Kubanting mangkuk pindang tersebut hingga pecah berkeping-keping. Suamiku meringkuk di sudut buffet kehilangan kata-kata.

Saat ini aku sangat geram dan kalap, dadaku sesak, amarahku berpacu dan membuat jantungku seolah berdegup ribuan kali lebih cepat dari biasanya.

Aku sungguh geram hingga ubun-ubunku terasa sangat panas. Bahkan saking marahnya aku lupa untuk menelan sesuap nasi dari sejak chat wanita itu masuk ke gawainya.
Aku kecewa dia mengkhianatiku di saat aku sungguh bertaruh hidup dan pengabdian padanya. Aku tak pernah menuntutnya, bahkan membeli pakaian pun tidak pernah selama aku menjadi istrinya.
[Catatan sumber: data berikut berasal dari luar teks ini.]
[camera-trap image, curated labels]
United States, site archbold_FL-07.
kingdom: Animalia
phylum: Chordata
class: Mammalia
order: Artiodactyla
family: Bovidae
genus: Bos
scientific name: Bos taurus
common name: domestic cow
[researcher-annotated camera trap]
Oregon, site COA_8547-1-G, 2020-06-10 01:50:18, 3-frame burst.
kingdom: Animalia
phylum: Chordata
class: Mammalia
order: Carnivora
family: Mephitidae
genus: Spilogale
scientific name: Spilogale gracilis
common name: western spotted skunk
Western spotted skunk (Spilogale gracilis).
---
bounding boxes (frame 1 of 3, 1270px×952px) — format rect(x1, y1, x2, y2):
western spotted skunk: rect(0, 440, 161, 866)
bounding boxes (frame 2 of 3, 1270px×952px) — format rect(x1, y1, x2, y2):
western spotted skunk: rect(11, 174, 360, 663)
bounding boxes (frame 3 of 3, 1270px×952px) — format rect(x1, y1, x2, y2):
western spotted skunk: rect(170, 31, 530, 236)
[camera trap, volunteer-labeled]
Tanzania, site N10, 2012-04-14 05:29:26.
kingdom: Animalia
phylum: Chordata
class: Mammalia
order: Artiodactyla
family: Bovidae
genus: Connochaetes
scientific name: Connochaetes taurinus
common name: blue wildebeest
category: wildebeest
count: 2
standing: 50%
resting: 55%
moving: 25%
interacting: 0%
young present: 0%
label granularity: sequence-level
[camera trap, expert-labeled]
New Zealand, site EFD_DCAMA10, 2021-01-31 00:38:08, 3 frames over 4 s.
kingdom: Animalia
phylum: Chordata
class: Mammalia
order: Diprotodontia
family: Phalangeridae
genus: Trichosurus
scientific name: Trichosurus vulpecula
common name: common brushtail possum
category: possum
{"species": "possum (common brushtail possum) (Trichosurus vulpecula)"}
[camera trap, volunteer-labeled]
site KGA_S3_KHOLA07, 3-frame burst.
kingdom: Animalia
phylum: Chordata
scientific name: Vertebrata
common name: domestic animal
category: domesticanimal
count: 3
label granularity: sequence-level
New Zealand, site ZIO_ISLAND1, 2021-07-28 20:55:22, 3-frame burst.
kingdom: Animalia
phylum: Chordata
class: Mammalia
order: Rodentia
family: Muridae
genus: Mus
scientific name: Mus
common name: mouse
Uang yang dia hasilkan hanya cukup untuk kami makan, dan itupun kerap kekurangan, kadang aku  hanya makan sekali sehari demi mencukupi nasi yang tinggal sedikit agar anak dan suamiku kenyang, aku sungguh-sungguh geram memikirkannya. Bahkan saking geramnya air mataku meleleh sendiri tapi aku tak bisa lagi tergugu pilu. Maka, kulampiaskan amarahku dengan mengamuk dan membanting segalanya.



Komentar

Login untuk melihat komentar!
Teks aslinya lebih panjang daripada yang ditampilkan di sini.